# Observable Trends

## 1. The player base that makes purchases is predominently male. 

### As shown below, 84 percent of players that made purchses were male. Male players made almost six times more purchases than female players, and spent almost 5 tmes more money on items, and as shown in the tables below. 

In [1]:

import pandas as pd
file_to_load = "C:\\Users\\Owner\\Downloads\\heros.csv"
data = pd.read_csv(file_to_load)
#Take only Gender and Screen Name columns
players = data[["Gender", "SN"]]
#Remove duplicates to avoid double counting players that made multiple purchases
unique_players = pd.DataFrame.drop_duplicates(players)
#Find number of players who made purchases by gender
gender_counts = unique_players["Gender"].value_counts().tolist()
#Find percent of players that made purchases by gender
gender_percentages = unique_players["Gender"].value_counts(normalize = True)
gender_percentages = gender_percentages * 100
gender_percentages = gender_percentages.tolist()
#Put above values into a dataframe
gender_summary = list(zip(gender_counts, gender_percentages))
gender_df = pd.DataFrame(gender_summary, columns = ["Counts", "Percentages"], index = ["Males", "Females", "Other"])
gender_df = gender_df.style.format({"Percentages":"{:,.2f}%"})
gender_df



Unnamed: 0,Counts,Percentages
Males,484,84.03%
Females,81,14.06%
Other,11,1.91%


In [2]:
#Find total spent per person 
SNGendersum = data.groupby(['SN', 'Gender'])['Price'].sum()
#Find average purchase amount per person by gender
SNGenderavg = SNGendersum.groupby(["Gender"]).mean().tolist()
#Find average amount spent per purchase by gender
Genderavg = data.groupby(["Gender"])["Price"].mean().tolist()
#Find purchase count by gender
GendercountP = data.groupby(["Gender"])["Price"].count().tolist()
#Find total amount spent by gender
Gendertotal = data.groupby(["Gender"])["Price"].sum().tolist()
#Put above values into a dataframe
gender_Price_summary = list(zip(GendercountP,Genderavg, Gendertotal, SNGenderavg))
gender_price_df = pd.DataFrame(gender_Price_summary, columns = ["Purchase Count", "Average Purchase Price", "Total Purchase Price", "Average Total Purchase per Person"], index = ["Females", "Males", "Other"])
gender_price_df = gender_price_df.style.format({
                                "Average Purchase Price":"${:,.2f}",
                                "Total Purchase Price":"${:,.2f}",
                                "Average Total Purchase per Person":"${:,.2f}"})
gender_price_df

Unnamed: 0,Purchase Count,Average Purchase Price,Total Purchase Price,Average Total Purchase per Person
Females,113,$3.20,$361.94,$4.47
Males,652,$3.02,"$1,967.64",$4.07
Other,15,$3.35,$50.19,$4.56


## 2. The player base that spends money is mostly between 15 and 29 years old. 

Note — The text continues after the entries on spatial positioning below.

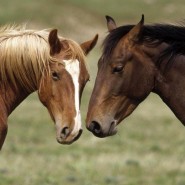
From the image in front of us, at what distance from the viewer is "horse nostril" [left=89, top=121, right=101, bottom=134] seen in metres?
8.06

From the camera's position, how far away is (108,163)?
45.4ft

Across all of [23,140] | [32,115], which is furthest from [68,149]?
[32,115]

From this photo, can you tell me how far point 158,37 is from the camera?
8219 mm

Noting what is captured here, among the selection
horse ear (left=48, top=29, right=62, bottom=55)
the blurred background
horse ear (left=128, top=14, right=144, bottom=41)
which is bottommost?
the blurred background

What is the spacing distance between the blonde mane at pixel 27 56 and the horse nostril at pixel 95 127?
2.48ft

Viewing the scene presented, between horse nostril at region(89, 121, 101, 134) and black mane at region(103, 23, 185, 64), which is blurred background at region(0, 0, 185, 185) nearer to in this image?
black mane at region(103, 23, 185, 64)

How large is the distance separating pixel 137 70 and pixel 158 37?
0.44 metres

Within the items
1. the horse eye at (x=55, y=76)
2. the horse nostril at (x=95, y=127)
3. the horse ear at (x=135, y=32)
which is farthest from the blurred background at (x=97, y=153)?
the horse nostril at (x=95, y=127)

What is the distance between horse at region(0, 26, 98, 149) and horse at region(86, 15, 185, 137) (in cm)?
26

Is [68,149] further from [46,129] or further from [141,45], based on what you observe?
[141,45]

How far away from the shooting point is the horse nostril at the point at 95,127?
8062 millimetres

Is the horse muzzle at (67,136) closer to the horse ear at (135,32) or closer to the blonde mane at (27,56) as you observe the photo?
the blonde mane at (27,56)

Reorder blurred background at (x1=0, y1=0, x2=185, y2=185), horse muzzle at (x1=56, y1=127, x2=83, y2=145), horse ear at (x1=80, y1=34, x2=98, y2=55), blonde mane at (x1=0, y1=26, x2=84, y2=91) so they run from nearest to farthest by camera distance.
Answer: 1. horse muzzle at (x1=56, y1=127, x2=83, y2=145)
2. blonde mane at (x1=0, y1=26, x2=84, y2=91)
3. horse ear at (x1=80, y1=34, x2=98, y2=55)
4. blurred background at (x1=0, y1=0, x2=185, y2=185)

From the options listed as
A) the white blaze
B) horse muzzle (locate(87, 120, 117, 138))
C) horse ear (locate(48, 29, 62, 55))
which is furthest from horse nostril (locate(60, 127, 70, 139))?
horse ear (locate(48, 29, 62, 55))
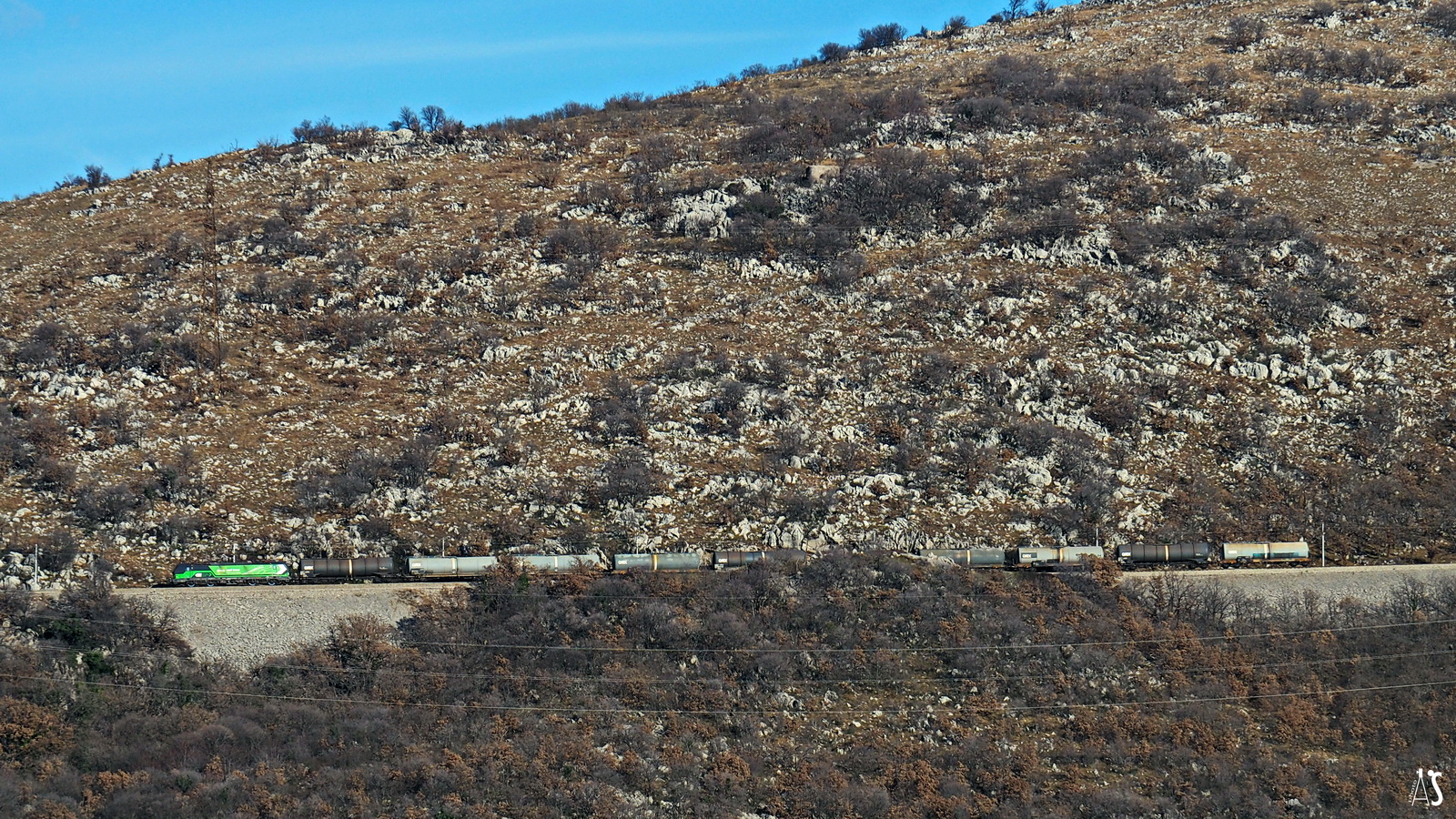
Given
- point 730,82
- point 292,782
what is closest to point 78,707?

### 76 percent of players that spent money were between 15 and 29 years old, with 44 percent being between 20 and 24 years old. The player base that soends money is predominently young, as shown in the table below. 

In [3]:
## Age Demographics
#Take only age and screen name columns
players_age = data[["SN", "Age"]]
#remove duplicate players to avoid double couting
unique_players_age = pd.DataFrame.drop_duplicates(players_age)
#create bins and assign labels to them
bins = [0, 9, 14, 19, 24, 29, 34, 39, 100]
labels = ["<10","10-14","15-19", "20-24", "25-29", "30-34", "35-39", "40+"]
#Create a list of the bins that each player belongs to and find the count of the number of players in each 
Age_bins = pd.cut(unique_players_age['Age'], bins=bins, labels=labels).value_counts(sort = False)
#Find percent of players in each age bin
Age_Percents = pd.cut(unique_players_age['Age'], bins=bins, labels=labels).value_counts(normalize = True, sort = False) * 100
#Create dataframe with above values
Age_summary = list(zip(Age_bins, Age_Percents))
Age_df = pd.DataFrame(Age_summary, columns = ["Total Count", "Percentage of Players"], index = labels)
Age_df = Age_df.style.format({"Percentage of Players":"{:,.2f}%"})
Age_df

Unnamed: 0,Total Count,Percentage of Players
<10,17,2.95%
10-14,22,3.82%
15-19,107,18.58%
20-24,258,44.79%
25-29,77,13.37%
30-34,52,9.03%
35-39,31,5.38%
40+,12,2.08%


## 3. Profits seem to rely on many small purchases and many items.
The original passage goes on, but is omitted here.